Re: [GSoC] Proposal for discussion about Serialization requirements and requesting for Review

Madhusudan C.S Sun, 29 Mar 2009 09:51:57 -0700

Hi Russell,
   I am extremely thankful to you for spending your invaluable time for
doing a review (err... should I say post-mortem? ;-) ) of my complete
proposal. I had kept my fingers crossed for someone who knew about the
technical aspects of it to do it since most of my friends did only a
language review (some of them even gave up seeing the length :( ). I am also
equally thankful to Malcolm for it.

After a lot of thinking, reviewing and studying how other serializers, apart
from Django serializers, in different languages and frameworks such as PHP,
Python(pickle), Java, Turbogears(TurboJSON) and Boost work, the whole of
yesterday, I have come up with some ideas which mostly departs from what I
have proposed earlier.

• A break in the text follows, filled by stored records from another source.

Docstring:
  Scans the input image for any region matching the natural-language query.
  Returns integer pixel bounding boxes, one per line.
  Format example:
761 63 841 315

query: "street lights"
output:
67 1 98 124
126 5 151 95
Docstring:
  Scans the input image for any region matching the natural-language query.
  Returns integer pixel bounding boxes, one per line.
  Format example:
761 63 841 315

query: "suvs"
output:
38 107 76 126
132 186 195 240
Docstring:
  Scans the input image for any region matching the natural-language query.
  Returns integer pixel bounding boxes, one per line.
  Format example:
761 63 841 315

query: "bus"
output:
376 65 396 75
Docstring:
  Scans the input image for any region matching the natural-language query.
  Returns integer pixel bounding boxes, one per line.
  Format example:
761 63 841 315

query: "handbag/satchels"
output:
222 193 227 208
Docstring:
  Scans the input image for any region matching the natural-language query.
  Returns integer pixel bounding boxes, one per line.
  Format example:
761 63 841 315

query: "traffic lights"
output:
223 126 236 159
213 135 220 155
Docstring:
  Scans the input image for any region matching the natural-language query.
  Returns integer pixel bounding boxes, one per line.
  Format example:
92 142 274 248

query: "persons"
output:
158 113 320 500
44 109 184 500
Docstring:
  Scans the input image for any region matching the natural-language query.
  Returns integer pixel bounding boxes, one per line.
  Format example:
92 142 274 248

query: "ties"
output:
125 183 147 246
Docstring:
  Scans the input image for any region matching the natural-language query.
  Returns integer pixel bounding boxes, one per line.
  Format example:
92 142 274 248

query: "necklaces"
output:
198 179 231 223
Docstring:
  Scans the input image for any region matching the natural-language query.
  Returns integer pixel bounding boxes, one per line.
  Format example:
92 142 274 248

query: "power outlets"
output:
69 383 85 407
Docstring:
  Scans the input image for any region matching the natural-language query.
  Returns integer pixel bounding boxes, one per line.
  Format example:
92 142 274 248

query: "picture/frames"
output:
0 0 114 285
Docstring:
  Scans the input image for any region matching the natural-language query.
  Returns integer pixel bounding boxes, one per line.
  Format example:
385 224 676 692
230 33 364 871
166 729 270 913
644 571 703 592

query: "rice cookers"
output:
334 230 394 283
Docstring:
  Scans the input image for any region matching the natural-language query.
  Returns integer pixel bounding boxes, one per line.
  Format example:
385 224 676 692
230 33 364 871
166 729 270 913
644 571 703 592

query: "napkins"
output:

From the top view I still propose to solve the same
problems I suggested in my initial proposal along with considering the
bigger problems you suggested. Again this is a very rough draft of my ideas
and requires a lot of refining by discussing with you and rest of the
community.

Thanks to ideas on the Wiki. Reference to ModelAdmin there gave me some
ideas to think further. Though this is not a copy, I have borrowed some
ideas from other serializers I studied yesterday. Also I have ensured as far
as possible that this doesn't break the existing Serializer and fixtures in
any way, but only adds on to it. Please point out if I have gone against
this somewhere.

The bigger issue is that we need to be able to easily
> reconfigure the output format of serializers to suit the
> specific requirements of other data consumers.

The idea that I propose below is mostly to tackle this bigger issue which
you pointed out throughout.

Let us consider same 2 models as before:

class Poll2(models.Model):
    question = models.CharField(max_length=200)
    pub_date = models.DateTimeField('date published')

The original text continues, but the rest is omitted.